La bocciatura apre una fase di incertezza che rischia di pesare sull’accesso ai fondi europei e sul rating sovrano del Paese. Ora il presidente dovrà indicare un nuovo candidato, che avrà dieci giorni per formare un esecutivo e presentarsi di nuovo davanti alle Camere. La legge prevede che, se due premier designati falliscono nell’arco di 60 giorni, il capo dello Stato possa sciogliere il Parlamento e convocare elezioni anticipate.

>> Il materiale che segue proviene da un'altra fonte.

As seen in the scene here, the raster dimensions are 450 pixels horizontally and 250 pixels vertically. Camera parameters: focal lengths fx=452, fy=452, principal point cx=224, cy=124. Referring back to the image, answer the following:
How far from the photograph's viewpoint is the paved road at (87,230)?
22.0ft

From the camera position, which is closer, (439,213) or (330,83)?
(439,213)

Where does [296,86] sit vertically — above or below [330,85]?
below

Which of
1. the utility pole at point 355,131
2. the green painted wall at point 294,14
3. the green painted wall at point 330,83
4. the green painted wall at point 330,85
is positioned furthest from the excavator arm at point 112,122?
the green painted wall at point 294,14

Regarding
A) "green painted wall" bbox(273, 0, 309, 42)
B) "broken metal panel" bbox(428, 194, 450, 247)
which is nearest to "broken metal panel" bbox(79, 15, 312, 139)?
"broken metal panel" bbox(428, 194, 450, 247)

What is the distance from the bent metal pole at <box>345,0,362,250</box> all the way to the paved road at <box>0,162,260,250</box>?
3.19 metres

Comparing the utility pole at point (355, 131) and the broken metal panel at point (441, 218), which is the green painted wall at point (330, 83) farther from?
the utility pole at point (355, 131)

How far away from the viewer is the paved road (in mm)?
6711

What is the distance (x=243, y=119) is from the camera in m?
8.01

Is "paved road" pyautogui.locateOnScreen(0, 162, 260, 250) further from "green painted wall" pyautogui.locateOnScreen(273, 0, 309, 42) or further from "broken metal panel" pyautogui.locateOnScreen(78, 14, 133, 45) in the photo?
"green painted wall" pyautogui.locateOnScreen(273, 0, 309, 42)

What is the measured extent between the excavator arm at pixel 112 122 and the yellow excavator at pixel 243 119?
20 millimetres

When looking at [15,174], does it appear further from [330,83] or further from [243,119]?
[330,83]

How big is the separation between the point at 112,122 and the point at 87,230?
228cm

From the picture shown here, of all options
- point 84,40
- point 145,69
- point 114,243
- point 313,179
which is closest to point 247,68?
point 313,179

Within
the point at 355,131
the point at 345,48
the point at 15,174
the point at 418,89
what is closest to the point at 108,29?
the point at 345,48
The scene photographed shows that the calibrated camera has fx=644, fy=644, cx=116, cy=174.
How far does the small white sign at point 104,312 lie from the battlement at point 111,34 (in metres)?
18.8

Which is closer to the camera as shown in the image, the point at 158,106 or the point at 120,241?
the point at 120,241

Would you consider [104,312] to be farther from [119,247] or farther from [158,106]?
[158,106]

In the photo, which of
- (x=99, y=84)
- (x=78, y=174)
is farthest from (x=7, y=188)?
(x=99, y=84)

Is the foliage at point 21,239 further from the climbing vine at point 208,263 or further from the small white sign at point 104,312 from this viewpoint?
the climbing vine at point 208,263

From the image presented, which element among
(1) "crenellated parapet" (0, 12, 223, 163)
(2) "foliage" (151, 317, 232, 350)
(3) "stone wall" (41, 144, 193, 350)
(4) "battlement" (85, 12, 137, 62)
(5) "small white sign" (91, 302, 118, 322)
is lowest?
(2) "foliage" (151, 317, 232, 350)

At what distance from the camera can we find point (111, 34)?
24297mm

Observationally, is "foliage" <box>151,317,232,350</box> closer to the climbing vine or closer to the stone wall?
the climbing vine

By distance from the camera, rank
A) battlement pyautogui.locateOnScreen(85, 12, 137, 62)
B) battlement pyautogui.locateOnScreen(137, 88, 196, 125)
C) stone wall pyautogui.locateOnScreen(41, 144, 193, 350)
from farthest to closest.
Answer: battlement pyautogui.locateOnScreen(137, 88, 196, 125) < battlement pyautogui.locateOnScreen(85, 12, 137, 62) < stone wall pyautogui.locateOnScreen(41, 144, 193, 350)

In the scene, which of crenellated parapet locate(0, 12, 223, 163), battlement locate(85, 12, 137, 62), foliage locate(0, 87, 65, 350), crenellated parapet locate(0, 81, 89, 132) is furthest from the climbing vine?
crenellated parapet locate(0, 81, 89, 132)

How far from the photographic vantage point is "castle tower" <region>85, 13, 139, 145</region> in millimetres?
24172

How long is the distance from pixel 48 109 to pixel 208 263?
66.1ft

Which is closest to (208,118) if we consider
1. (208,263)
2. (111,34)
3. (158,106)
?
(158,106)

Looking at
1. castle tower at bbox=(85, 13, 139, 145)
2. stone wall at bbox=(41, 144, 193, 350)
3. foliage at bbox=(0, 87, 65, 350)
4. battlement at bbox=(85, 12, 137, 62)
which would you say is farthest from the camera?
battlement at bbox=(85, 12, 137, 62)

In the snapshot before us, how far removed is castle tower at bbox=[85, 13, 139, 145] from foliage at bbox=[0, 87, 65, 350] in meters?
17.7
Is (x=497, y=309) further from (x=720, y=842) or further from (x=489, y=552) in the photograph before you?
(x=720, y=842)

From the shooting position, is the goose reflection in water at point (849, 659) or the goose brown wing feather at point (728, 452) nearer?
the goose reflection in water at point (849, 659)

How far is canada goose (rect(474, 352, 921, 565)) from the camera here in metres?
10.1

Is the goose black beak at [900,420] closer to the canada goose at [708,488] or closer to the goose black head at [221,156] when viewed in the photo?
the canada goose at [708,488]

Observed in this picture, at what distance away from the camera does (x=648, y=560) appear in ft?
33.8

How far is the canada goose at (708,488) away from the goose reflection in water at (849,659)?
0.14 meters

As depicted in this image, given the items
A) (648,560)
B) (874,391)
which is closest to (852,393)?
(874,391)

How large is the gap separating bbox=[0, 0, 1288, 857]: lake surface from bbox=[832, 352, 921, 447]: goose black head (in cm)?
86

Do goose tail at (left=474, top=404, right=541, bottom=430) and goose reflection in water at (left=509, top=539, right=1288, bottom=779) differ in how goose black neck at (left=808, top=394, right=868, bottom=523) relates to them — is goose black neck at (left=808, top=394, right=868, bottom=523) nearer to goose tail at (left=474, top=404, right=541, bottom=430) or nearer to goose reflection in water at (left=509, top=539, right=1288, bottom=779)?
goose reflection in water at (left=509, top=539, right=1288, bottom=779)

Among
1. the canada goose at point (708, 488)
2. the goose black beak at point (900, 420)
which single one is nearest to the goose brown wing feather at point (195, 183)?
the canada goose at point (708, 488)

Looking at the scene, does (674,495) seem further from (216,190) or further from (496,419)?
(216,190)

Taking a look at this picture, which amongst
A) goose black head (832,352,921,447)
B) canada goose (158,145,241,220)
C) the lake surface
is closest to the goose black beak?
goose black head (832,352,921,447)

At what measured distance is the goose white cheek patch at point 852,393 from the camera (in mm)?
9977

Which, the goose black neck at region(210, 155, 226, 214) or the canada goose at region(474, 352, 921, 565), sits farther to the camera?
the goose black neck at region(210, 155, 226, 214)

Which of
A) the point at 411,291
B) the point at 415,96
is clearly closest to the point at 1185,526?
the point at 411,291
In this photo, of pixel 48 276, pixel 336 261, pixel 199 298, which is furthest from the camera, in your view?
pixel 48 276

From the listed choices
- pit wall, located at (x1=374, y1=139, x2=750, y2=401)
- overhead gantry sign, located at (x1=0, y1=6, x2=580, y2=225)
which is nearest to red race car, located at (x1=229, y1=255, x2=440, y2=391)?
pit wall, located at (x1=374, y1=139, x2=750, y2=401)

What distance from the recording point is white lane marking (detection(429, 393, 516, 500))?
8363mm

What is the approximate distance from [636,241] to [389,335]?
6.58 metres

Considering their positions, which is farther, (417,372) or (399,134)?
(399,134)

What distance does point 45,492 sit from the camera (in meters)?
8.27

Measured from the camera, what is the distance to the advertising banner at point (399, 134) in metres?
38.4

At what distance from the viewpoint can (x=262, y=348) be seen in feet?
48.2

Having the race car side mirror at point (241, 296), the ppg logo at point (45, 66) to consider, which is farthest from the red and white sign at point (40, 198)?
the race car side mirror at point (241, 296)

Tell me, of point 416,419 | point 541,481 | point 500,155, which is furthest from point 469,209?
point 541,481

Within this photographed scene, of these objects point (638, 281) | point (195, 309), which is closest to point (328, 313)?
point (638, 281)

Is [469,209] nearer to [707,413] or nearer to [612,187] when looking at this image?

Il contesto è reso più complesso dal fatto che l’AUR, oggi accreditato tra il 38% e il 41% nei sondaggi, guida le intenzioni di voto.
Una prospettiva che spinge molti analisti a ritenere che il Parlamento, pur frammentato, finirà per approvare il prossimo nome indicato dal presidente per evitare un ritorno alle urne. L’esecutivo guidato da Ilie Bolojan era caduto a inizio maggio, quando i socialdemocratici — primo partito in Parlamento — avevano abbandonato la coalizione e si erano uniti all’estrema destra per presentare una mozione di sfiducia.
Paradossalmente, Vestea aveva ottenuto proprio il sostegno dei socialdemocratici, mentre i liberali e due partiti minori della vecchia maggioranza si erano sfilati, lasciando il destino del governo nelle mani dell’AUR. Il leader del partito, George Simion, ha rifiutato l’appoggio chiedendo che le forze tradizionali smettessero di definire l’AUR “estremista”. Con i rapporti di forza attuali, un governo di minoranza appare lo scenario più probabile: potrebbe essere guidato dai socialdemocratici oppure da una combinazione dei tre partiti di centro‑destra della precedente coalizione.